The food manufacturing, distribution, and service industries face constant pressure to move high volumes of inventory safely through the supply chain. A number of regulations, such as the Food Safety Modernization Act, have been introduced to add even greater levels of safety and efficiency. Many industry best practices have become well established, such as the use of food-grade stainless steel in the construction of food equipment and tagging equipment to optimize asset utilization and performance. Asset tagging is a useful way for companies in the food manufacturing and related industries to streamline their operations while still ensuring customer safety.
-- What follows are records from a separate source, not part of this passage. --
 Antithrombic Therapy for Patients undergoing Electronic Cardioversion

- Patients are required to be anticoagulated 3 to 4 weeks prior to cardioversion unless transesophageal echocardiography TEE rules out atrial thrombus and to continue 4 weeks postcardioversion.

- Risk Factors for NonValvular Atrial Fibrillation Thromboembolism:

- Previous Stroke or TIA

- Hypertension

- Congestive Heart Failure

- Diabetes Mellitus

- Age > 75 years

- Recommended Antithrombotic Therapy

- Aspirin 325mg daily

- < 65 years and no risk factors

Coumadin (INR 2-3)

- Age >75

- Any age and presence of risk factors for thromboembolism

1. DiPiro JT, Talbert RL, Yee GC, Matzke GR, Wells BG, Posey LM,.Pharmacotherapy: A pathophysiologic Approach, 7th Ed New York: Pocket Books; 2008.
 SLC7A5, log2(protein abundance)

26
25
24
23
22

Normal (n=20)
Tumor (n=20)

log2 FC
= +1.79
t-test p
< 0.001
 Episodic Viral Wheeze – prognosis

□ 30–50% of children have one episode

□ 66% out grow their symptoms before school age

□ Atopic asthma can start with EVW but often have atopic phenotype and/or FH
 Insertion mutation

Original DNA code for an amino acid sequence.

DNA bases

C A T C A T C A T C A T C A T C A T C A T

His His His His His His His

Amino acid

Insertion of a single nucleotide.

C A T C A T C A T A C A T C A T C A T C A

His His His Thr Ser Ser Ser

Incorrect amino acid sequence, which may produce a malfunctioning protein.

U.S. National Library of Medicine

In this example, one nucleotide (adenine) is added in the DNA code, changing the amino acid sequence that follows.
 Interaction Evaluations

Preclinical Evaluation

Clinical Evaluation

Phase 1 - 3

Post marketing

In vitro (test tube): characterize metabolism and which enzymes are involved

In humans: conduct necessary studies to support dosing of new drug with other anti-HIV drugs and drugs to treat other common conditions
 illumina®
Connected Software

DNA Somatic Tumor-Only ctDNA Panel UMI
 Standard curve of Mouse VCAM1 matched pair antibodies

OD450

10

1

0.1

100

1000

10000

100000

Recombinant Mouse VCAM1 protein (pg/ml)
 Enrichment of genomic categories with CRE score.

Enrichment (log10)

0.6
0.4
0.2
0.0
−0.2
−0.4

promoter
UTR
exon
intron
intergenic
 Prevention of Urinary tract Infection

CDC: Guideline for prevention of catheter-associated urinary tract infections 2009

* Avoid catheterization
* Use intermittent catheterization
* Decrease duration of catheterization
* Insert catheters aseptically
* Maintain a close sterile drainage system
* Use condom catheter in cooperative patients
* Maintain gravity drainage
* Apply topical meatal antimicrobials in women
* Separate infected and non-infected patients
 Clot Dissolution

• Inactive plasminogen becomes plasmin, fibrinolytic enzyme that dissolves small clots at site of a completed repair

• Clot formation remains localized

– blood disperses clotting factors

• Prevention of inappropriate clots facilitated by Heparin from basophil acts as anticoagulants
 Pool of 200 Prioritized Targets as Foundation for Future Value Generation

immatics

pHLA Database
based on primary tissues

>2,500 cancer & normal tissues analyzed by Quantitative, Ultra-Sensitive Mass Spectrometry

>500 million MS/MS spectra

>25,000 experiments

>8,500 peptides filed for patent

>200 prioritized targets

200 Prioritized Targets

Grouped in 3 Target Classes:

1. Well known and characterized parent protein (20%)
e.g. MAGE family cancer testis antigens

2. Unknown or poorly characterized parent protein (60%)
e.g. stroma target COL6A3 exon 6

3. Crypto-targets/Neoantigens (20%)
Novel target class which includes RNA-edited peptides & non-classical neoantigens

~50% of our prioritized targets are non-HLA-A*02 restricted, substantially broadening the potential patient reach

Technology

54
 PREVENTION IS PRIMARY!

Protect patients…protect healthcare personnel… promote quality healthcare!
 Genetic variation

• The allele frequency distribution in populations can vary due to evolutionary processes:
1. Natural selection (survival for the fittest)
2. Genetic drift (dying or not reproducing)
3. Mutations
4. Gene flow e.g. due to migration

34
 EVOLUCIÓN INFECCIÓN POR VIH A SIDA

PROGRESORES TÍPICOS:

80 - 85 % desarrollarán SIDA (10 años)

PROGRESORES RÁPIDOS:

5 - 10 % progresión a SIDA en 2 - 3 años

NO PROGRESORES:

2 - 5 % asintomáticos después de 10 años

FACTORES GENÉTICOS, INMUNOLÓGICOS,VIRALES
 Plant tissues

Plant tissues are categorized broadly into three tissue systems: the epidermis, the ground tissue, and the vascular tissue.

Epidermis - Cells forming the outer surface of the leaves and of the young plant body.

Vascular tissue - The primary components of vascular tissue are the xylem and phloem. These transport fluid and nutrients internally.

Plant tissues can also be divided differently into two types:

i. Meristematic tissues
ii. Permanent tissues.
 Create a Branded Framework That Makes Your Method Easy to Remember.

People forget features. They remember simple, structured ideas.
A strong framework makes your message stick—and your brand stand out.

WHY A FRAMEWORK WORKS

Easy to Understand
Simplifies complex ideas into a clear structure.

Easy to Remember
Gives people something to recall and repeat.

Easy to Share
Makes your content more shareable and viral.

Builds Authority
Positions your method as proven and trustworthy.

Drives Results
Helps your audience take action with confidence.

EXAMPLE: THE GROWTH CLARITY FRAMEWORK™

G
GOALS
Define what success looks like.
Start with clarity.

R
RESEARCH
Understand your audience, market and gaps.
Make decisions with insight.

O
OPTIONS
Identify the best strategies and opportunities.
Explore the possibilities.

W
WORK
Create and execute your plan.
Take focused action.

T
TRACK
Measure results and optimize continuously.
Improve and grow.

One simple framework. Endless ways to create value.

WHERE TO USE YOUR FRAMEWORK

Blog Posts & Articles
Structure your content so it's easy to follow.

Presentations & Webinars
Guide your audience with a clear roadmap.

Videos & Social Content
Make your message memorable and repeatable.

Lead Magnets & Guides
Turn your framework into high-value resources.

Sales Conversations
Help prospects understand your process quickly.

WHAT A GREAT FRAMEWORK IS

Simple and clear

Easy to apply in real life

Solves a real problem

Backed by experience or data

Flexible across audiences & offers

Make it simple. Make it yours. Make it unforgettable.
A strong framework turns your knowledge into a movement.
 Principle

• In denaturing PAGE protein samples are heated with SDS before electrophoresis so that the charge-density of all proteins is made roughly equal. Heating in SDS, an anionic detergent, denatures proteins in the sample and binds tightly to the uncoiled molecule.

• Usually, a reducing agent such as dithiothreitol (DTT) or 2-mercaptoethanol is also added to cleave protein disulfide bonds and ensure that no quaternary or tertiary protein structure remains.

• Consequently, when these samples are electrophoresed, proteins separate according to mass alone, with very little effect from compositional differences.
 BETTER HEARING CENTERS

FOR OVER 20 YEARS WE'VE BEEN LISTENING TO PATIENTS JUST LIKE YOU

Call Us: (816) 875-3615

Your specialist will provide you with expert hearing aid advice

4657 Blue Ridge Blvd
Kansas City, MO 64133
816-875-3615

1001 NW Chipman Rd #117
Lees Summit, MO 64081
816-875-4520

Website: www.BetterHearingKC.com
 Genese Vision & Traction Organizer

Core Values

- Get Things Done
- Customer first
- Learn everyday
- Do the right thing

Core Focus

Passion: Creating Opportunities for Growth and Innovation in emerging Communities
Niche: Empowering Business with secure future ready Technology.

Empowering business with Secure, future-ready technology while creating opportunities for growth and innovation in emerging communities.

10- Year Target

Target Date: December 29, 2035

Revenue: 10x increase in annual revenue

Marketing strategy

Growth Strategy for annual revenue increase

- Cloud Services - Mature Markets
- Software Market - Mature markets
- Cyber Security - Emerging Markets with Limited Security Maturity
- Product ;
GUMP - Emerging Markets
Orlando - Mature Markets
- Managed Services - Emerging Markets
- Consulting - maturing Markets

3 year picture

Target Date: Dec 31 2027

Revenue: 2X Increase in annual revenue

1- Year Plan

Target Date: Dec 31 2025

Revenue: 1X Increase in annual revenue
Food service businesses are no exception, and an organized maintenance management plan can become a real asset rather than a burden. In this post, we’ll explore five reasons why you should be tagging your food service equipment. With the high level of uncertainty in today’s world, it’s essential to monitor all costs and find innovative ways to improve efficiency. This list can be a great starting point for reviewing the asset management requirements for any food service business and learning how equipment labels and asset tags can provide excellent value.
In order to keep food service establishments safe, food service facilities and equipment must undergo frequent cleaning. Sanitary practices have never been more important than today, in the midst of the COVID-19 pandemic, when restaurants and other food service establishments are required to follow rigorous new cleanliness guidelines. Factory-installed labels and other markings can become worn with time and frequent cleaning, not to mention they often lack barcodes and other unique tracking information companies need to monitor their assets and track maintenance. Using an industrial tag that is suitable for the food service industry will ensure that the tag is chemical and antibacterial resistant.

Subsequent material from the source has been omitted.